Software tests in live environments can garner feedback from actual users, which should carry a lot of weight for developers. Even when a piece of software passes every QA check before release, there is no guarantee that it will meet users' expectations.
Shift right testing can help a team gauge the user experience (UX) -- how happy customers are with the software's performance, availability, functionality and usability. This feedback teaches teams how users react to new releases.
User data illustrates what functional and UX aspects need improvement. When performed in production, nonfunctional tests, such as performance, load and usability tests, might yield more accurate results compared to synthetic data in a simulated environment.

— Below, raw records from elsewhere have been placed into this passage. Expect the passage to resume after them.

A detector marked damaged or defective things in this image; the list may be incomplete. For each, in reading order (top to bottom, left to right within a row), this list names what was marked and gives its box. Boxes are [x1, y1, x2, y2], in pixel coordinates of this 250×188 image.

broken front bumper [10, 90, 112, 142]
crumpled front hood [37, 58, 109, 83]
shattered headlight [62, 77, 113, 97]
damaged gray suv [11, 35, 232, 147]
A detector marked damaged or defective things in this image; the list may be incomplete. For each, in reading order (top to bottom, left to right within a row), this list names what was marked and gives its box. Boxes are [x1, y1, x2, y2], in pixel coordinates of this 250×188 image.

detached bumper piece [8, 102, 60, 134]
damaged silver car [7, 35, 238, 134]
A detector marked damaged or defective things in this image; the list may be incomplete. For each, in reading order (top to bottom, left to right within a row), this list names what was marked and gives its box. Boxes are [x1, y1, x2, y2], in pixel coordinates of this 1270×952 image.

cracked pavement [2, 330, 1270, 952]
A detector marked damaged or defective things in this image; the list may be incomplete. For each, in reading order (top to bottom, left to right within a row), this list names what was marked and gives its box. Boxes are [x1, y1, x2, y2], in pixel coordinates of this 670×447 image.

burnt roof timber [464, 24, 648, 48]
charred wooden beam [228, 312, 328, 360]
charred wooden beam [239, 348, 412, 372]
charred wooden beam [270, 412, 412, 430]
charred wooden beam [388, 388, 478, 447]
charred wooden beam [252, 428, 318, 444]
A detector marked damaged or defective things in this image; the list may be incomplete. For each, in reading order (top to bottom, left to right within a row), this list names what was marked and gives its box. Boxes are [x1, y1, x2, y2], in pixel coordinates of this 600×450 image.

Shift left and shift right testing can both facilitate a secure and fast CI/CD pipeline, which, in turn, helps app dev teams face the increased pressure to deliver software faster. The State of DevOps survey from DevOps Research and Assessment in 2018 referred to what was once called IT performance as software delivery performance. This parlance indicates how effective software delivery predicts organizational performance, and an increasing number of enterprises recognize that fact. Shift right testing practices can vet high-risk deployments so that teams deploy more frequently with less apprehension.
Testers might not have the time, resources or freedom to access data that would enable them to create a testing environment that fully replicates production. So, to keep pace with the competition and ensure a quality UX, organizations should adopt shift right testing.
What is necessary to perform shift right testing?
Teams must effectively capture and embrace user feedback and use it to determine what changes to make to an application -- even if it runs counter to the team's long-standing notions about various features, functions and design.
Smoke tests are not thorough enough, and exploratory tests tend to have bad ROIs. So, teams should focus on finding the most severe defects. An organization's operations team should have a monitoring setup that collects valuable data about the availability and responsiveness of the software. Accordingly, an ops team can administer -- and monitor -- chaos engineering tests. Such tests reveal potential weak points and causes of failure, how efficiently servers can be restarted, how fast the app can switch to backup systems and how resilient the software is.
Some other techniques for testing in production include:
- A/B testing, also called split testing
- canary releases
- fault tolerance testing
Shift right practices, such as canary releases, enable IT to deploy updates to a limited group of users; those users act as a test group. If the updates pass muster, the ops team can deploy the changes to more users. If the changes cause problems, ops can roll the updates back. For this practice and other parallel deployment strategies, such as blue/green deployments, the ops team must host multiple versions of an application at once.
If testing a live system seems too risky, a team can use synthetic accounts, which run userlike sequences repeatedly to test the application.